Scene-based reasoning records
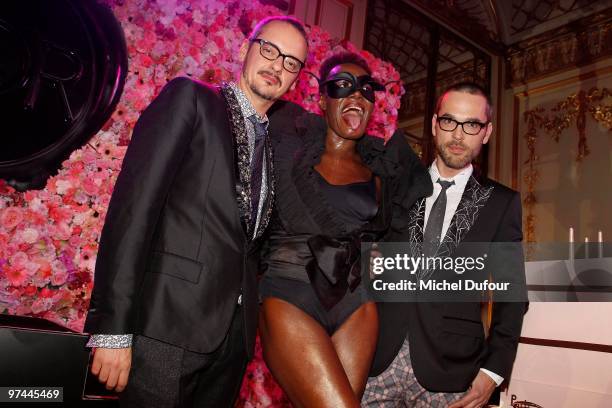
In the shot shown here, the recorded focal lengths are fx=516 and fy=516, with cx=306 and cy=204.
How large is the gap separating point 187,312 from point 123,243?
0.31 metres

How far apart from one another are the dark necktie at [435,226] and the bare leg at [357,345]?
42 cm

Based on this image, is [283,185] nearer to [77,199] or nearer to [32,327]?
[32,327]

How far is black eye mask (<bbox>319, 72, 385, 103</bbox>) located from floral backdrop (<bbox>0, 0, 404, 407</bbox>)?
1600 millimetres

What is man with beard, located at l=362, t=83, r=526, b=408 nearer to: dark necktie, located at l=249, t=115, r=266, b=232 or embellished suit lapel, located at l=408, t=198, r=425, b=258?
Answer: embellished suit lapel, located at l=408, t=198, r=425, b=258

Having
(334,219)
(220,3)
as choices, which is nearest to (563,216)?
(220,3)

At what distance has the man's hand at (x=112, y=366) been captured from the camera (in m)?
1.57

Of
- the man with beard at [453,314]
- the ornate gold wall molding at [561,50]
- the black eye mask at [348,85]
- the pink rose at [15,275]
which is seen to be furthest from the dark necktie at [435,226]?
the ornate gold wall molding at [561,50]

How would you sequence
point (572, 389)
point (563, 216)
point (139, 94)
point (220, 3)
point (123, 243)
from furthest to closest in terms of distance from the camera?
point (563, 216) < point (220, 3) < point (139, 94) < point (572, 389) < point (123, 243)

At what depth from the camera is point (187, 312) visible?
5.55 ft

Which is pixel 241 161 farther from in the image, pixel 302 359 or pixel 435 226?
pixel 435 226

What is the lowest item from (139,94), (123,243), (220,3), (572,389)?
(572,389)

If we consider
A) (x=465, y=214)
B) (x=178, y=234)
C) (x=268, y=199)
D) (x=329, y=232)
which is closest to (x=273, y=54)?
(x=268, y=199)

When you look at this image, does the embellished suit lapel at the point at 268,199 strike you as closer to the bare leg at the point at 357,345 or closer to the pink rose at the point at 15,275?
the bare leg at the point at 357,345

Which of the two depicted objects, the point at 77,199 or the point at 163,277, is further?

◆ Required work: Update the records by replacing each occurrence of "dark necktie" with "black necktie" and leaving all other text unchanged. Leave the pictures out of your answer.

◆ Answer below:
In the shot shown here, the recorded focal lengths are fx=516 and fy=516, with cx=306 and cy=204.
How large is the gap separating point 187,312 from point 123,243?
0.31 metres

How far apart from one another are the black necktie at [435,226] and the bare leg at [357,345]?
42 cm

Based on this image, is [283,185] nearer to [77,199] or nearer to [32,327]?
[32,327]

How far is black eye mask (<bbox>319, 72, 385, 103</bbox>) located from floral backdrop (<bbox>0, 0, 404, 407</bbox>)?
1600 millimetres

What is man with beard, located at l=362, t=83, r=526, b=408 nearer to: black necktie, located at l=249, t=115, r=266, b=232 or embellished suit lapel, located at l=408, t=198, r=425, b=258?
Answer: embellished suit lapel, located at l=408, t=198, r=425, b=258

Having
(334,219)
(220,3)
as choices, which is nearest to (563,216)?
(220,3)

At what distance has the man's hand at (x=112, y=366) been captured from the camera (in m)?
1.57

Of
- the man with beard at [453,314]
- the ornate gold wall molding at [561,50]
- the black eye mask at [348,85]
- the pink rose at [15,275]
which is seen to be furthest from the black necktie at [435,226]?
the ornate gold wall molding at [561,50]

How would you sequence
point (572, 389)
point (563, 216)
point (139, 94)
point (220, 3)
point (123, 243)
from furthest to closest in terms of distance from the camera?
point (563, 216) < point (220, 3) < point (139, 94) < point (572, 389) < point (123, 243)

At what depth from the camera is point (187, 312) visible?
5.55 ft

Which is pixel 241 161 farther from in the image, pixel 302 359 or pixel 435 226?
pixel 435 226

What is the lowest item from (139,94), (123,243), (220,3), (572,389)?
(572,389)

If we consider
A) (x=465, y=214)
B) (x=178, y=234)
C) (x=268, y=199)
D) (x=329, y=232)
which is closest to (x=273, y=54)?
(x=268, y=199)

When you look at this image, does the embellished suit lapel at the point at 268,199 strike you as closer to the bare leg at the point at 357,345 or closer to the pink rose at the point at 15,275?
the bare leg at the point at 357,345

Which of the two depicted objects, the point at 77,199 or the point at 163,277, is further?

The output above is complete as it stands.